** Entries provided **

#####

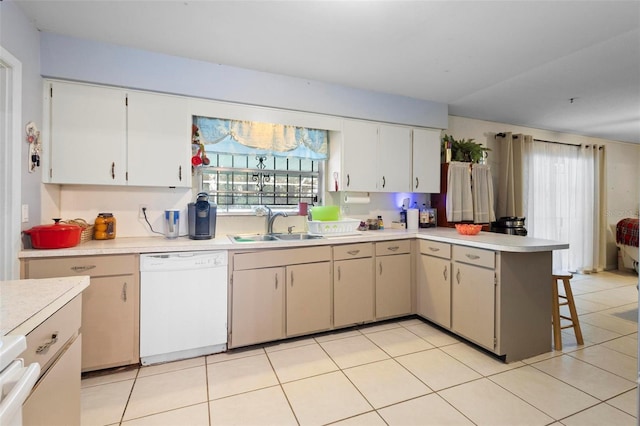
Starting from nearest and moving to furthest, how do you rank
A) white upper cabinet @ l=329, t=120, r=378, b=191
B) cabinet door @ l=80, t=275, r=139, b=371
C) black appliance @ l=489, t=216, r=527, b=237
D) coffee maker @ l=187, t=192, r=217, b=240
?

#####

** Task **
Rewrite all the records above with "coffee maker" changed to "espresso machine" and everything else left as is. Omit the pictures from your version.

** Complete output **
Starting from nearest and moving to furthest, how do you rank
A) white upper cabinet @ l=329, t=120, r=378, b=191
B) cabinet door @ l=80, t=275, r=139, b=371
C) black appliance @ l=489, t=216, r=527, b=237
D) espresso machine @ l=187, t=192, r=217, b=240
?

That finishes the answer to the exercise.